The crown jewel of the town is the grand, two-storey Duncan Residence, built in 1879 to withstand the long cold winters. Previously, most residents of Animas Forks spent the winters a bit further south in Silverton (which you can read about here). The Duncans were one of the first families to brave the full winter in Animas Forks where the snow would easily bury the first floor of the house!
We enjoyed exploring the town, though didn’t see any ghosts, and were soon headed towards our final, and highest offroad pass of the trip: Engineer Pass. We zig-zagged our way up the shelf roads with plenty of multi-point turns to get around the corners.
We own a Toyota Tacoma and were extremely happy with its performance throughout the trip. This post is not sponsored by Toyota but we can highly recommend them.
We came to a breathtaking viewpoint, “Oh Point”, with an almost 360 degree view of the mountains and valleys around us. We must have taken hundreds of pictures trying to capture the moment and the beauty of our surroundings.

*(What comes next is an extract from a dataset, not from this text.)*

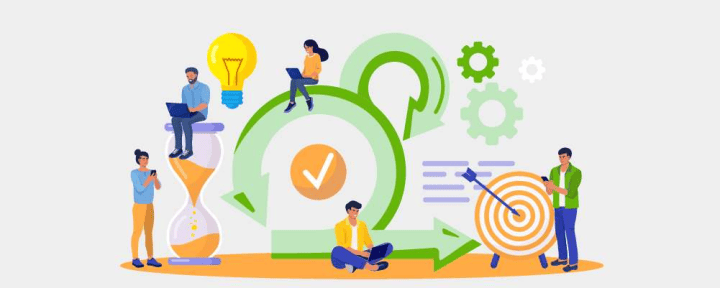 Agile Project Management Guide (Skills & Methodologies)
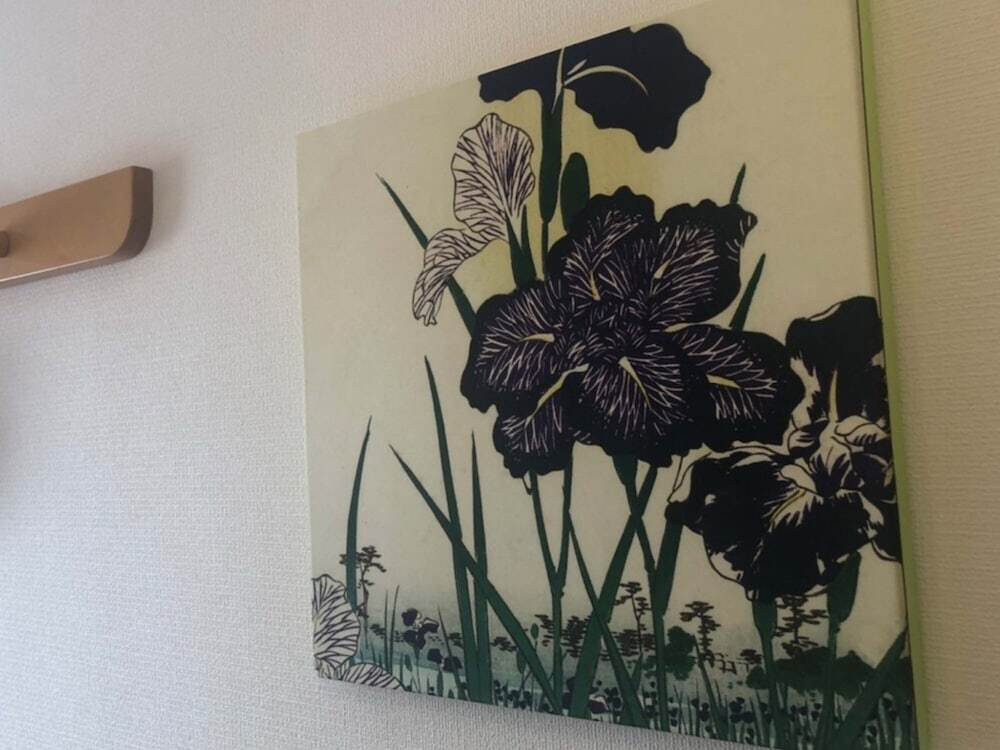 客室の設備とサービス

After what felt like an eternity, we reached the 12,800 ft (3,901 m) summit of Engineer Pass and stopped for a ceremonial picture before quickly jumping back into the car to escape the wind and the cold and head down the other side.
No sooner had we started our decent and there were a few locals blocking the road and getting in our way!

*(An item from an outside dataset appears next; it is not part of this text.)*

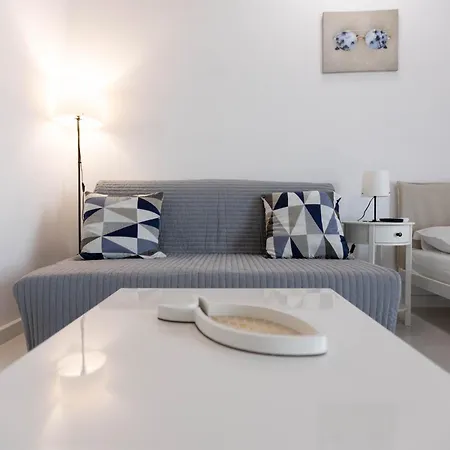 Nordedge Apartment *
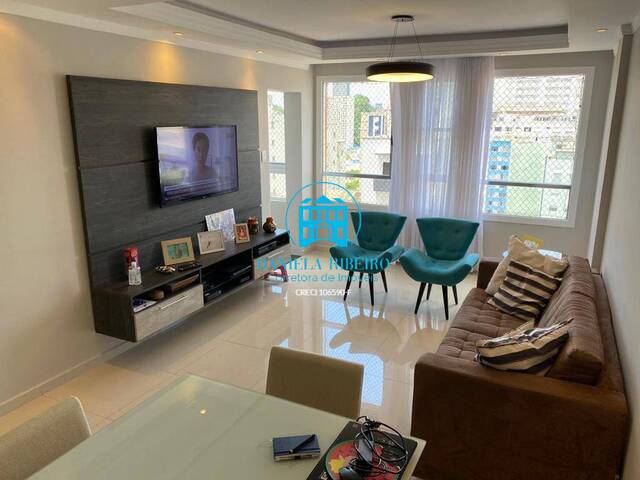 Apartamento para Venda em São Vicente - 5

It took us a couple of days and with a few detours, but we finally completed the famous Alpine Loop. This was something I had on my bucket list for a number of years and I was glad to have successfully completed the loop, taking in all the magnificent views along the way.
It wasn’t the end of our driving day though as we had a few hours of highway driving to reach our next campsite! However, compared to the last days of offroading, highway driving was a welcomed change. We arrived in the dark at the Black Canyon of the Gunnison. It was a beautiful warm summer night and we enjoyed sitting in front of the stars and taking it all in.
Not knowing what to expect of the Canyon because we arrived in the dark, we set off the next day and enjoyed our coffee with some prime canyon views.
The Black Canyon of the Gunnison is famous for its dramatic views, as it is especially deep, narrow and steep compared to some of the more famous canyons around. Why is it called the Black Canyon you wonder? It's because some parts of the canyon are so narrow and deep they receive only 33 minutes of sunlight each day.
As we were having coffee, we made friends with this little guy who was hoping for some breakfast.
The Canyon was our last stop before going back to civilization and at this point, we were both looking forward to a real bed. We had camped for five days in a row which was certainly pushing our limits. (Did you read about our nights in the Sand Dunes, in Silverton, and Ouray?) I'm not sure I'll be able to convince Bettina to go on another camping trip anytime soon but the trip was a dream of mine for years and the entire adventure made it all worthwhile.
Have you completed your dream road trip yet? What was your longest camping trip?